The facts are real. I'm not asking you to ignore them.
The bank account is what it is. The diagnosis is what it is. The relationship is in the state it's in. The test came back with what it came back with. The situation you're staring at is not a hallucination — it's real and it's there and it's heavy, and nobody who has genuinely been through hard things is going to sit here and tell you to just think positive.
But facts are not the final word. They never have been. Because there is a God whose word exists above the facts. Whose truth preceded the facts. Whose purposes won't be overruled by the facts.
"Let God be true, and every human being a liar."— Romans 3:4 (NIV)
Lazarus Was a Fact
Think about the things that were "facts" in John 11. Lazarus was dead. That was a medical fact. Four days in a tomb — that's past the point of hope by anyone's measurement. Mary and Martha knew it. The mourners knew it. Even the disciples knew it. The fact was undeniable.
And Jesus wept. He didn't dismiss the grief. He didn't say "stop crying, watch this." He entered into the sorrow of the moment, because he's not distant from what hurts.
But then he walked to the tomb and called a dead man by name.
When Jesus speaks into a fact, the fact has to yield.
The fact was death. The final word was resurrection. Not because the fact wasn't real — it was very real. But because the authority of the one who spoke was greater than the reality of the one who was silent.
Facts vs. Truth
The most honest thing you can say is not "everything is fine" (if it's not). The most honest thing you can say is: "The facts are real, and the facts are not final."

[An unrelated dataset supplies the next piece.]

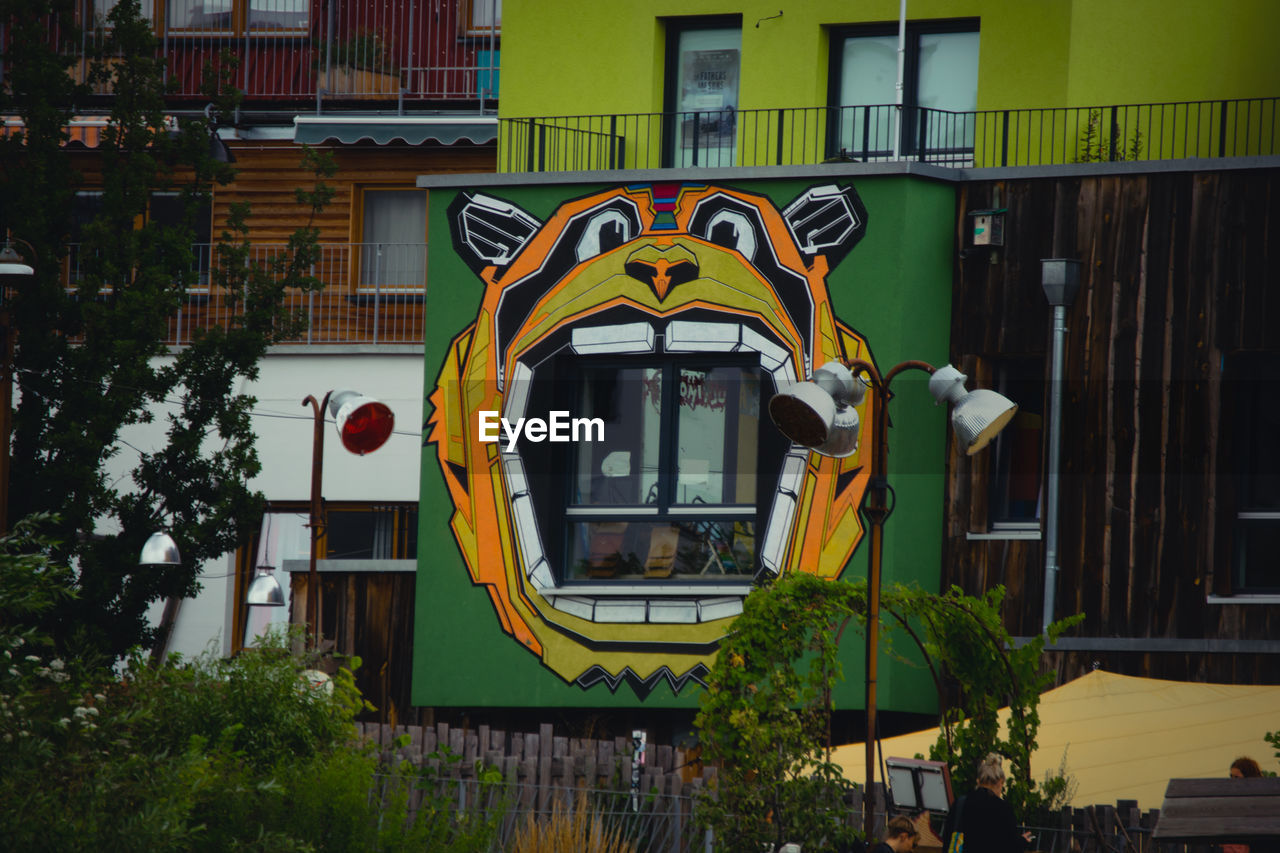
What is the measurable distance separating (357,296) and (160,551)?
25.1 ft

God spoke first. He spoke you into existence before any of these facts existed. And he's speaking still — over the situation, into the burial place, calling things that are not as though they are.
- The fact may say you're not going to make it. The truth is you're more than a conqueror through him who loved you.

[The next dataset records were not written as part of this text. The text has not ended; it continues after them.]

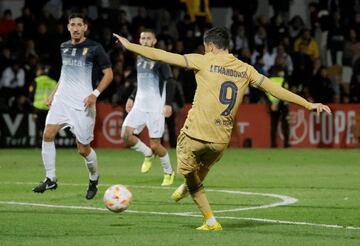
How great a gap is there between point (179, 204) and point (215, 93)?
294 centimetres

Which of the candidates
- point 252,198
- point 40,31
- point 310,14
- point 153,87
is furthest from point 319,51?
point 252,198

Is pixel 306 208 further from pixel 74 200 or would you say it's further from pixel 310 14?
pixel 310 14

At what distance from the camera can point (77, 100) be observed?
14602 millimetres

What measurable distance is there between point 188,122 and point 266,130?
16.8 metres

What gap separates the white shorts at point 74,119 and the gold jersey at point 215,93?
146 inches

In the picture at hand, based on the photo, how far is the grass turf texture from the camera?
1035cm

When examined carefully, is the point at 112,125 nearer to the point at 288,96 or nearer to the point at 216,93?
the point at 216,93

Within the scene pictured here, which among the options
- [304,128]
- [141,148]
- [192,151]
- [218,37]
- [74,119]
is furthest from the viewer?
[304,128]

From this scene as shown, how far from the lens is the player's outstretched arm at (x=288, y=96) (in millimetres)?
10875

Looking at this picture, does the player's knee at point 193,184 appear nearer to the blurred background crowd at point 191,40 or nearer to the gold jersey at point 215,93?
the gold jersey at point 215,93

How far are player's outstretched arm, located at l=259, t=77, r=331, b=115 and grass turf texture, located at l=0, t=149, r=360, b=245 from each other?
130 centimetres

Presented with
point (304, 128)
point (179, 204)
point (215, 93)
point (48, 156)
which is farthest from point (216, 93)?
point (304, 128)

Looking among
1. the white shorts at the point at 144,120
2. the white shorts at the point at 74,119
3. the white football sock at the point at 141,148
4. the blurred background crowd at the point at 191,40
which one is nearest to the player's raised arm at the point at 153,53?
the white shorts at the point at 74,119

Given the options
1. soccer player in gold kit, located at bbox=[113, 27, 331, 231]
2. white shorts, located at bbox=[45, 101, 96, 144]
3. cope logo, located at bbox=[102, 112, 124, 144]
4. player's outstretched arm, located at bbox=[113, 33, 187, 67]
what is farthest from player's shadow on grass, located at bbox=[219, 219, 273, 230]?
cope logo, located at bbox=[102, 112, 124, 144]
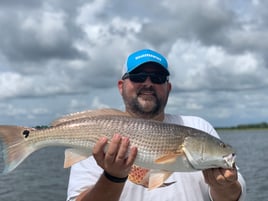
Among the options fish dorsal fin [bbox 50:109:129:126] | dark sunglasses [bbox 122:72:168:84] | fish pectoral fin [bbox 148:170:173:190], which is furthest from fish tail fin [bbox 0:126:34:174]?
dark sunglasses [bbox 122:72:168:84]

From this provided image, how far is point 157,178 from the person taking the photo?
3744mm

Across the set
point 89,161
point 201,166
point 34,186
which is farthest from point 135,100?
point 34,186

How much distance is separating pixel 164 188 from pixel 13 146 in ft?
4.57

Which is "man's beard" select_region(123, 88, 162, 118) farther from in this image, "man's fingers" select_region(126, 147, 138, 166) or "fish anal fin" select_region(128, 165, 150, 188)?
"man's fingers" select_region(126, 147, 138, 166)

- The fact may say this thing is dead. The truth is that he is the resurrection and the life.
- The fact may say you've run out of options. The truth is that you serve a God who specializes in situations where every human option has been exhausted.
"I call on you, my God, for you will answer me; turn your ear to me and hear my prayer."— Psalm 17:6 (NIV)
Sit with this today: What fact have you been treating as final? Say it out loud — honestly, without performing — and then say what God's word says about it. Not to override the feeling. Just to keep the truth in the room.
Pray this today: Lord, let your truth have the final word in my situation. I won't pretend the facts aren't real. But I refuse to let them be final. You spoke over darkness and light came. You speak over death and life comes. Speak over this situation. I'm listening. Amen.